Alay S Banker, MD (Ahmedabad, India), Marisa Flores-Aguilar, MD (Tijuana, Mexico), J. Fernando Arevalo, MD, FACS (Caracas, Venezuela)


To determine results of intravitreal bevacizumab in patients with choroidal neovascular membranes (CNVMs) of different types and etiologies.


Prospective nonrandomized consecutive case series of 65 eyes with recent untreated CNVMs of various etiologies (ARMD, myopic, idiopathic, peripapillary, IPCV, RAP) who were treated with intravitreal injection of bevacizumab 1.25 mg/0.05 mL. Patients underwent ophthalmoscopic examination, ETDRS visual acuity (VA) testing, fundus fluorescein angiography (FFA) and optical coherence tomography (OCT) imaging, at baseline and follow-up visits. Main outcome measures included changes in LogMar ETDRS VA, OCT retinal thickness, angiographic lesion characteristics and safety and retreatment rate at 5 months follow-up. Repeat injections were performed only if deemed necessary.

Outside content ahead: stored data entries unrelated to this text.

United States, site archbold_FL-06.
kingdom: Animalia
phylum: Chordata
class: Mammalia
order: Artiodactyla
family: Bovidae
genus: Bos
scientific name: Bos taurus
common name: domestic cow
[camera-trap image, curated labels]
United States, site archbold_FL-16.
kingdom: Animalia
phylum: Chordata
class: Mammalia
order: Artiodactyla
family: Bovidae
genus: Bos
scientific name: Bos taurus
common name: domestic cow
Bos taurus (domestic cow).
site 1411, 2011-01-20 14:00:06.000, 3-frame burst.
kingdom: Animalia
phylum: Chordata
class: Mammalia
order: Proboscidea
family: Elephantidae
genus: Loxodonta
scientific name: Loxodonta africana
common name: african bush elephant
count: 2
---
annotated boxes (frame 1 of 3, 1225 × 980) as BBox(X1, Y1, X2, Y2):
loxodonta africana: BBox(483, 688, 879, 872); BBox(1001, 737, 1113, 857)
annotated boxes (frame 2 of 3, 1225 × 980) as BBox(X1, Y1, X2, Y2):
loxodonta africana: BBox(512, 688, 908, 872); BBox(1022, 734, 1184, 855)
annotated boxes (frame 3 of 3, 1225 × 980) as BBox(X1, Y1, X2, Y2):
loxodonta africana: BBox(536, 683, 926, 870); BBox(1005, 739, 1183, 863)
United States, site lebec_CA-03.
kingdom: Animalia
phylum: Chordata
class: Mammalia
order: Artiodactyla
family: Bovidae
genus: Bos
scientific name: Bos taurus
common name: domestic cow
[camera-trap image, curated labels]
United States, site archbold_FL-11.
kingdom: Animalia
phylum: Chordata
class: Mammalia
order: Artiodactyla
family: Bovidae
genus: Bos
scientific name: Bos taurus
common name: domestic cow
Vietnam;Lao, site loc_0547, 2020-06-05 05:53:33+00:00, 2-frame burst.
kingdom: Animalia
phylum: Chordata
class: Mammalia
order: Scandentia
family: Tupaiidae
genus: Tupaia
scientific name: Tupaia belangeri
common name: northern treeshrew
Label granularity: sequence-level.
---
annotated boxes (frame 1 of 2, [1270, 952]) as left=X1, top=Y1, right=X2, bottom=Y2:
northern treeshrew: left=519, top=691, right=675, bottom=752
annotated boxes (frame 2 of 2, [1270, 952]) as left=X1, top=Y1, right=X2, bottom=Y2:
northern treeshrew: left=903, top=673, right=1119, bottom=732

At 5 months follow-up, all 65 eyes showed complete closure of CNV lesions and resolution of macular edema, subretinal fluid and pigment epithelial detachment. The mean VA improved from 1.06+0.36 (LogMar ETDRS) to 0.655+0.26 at end of 5 months follow-up (p < 0.001, paired t-test). The median central retinal thickness at 5 months post-treatment was 244 as compared to 196 at baseline (p < 0.005, paired t-test). Only 14/65 eyes required a second intravitreal injection of bevacizumab after 6 weeks. No eyes needed more than 2 injections at 5 months follow-up. No significant ocular or systemic side effects were observed.


Intravitreal bevacizumab results in improvement in VA, decreased retinal thickness and reduction in angiographic leakage. It may be effective as isolated first line therapy in all types of choroidal neovascularization.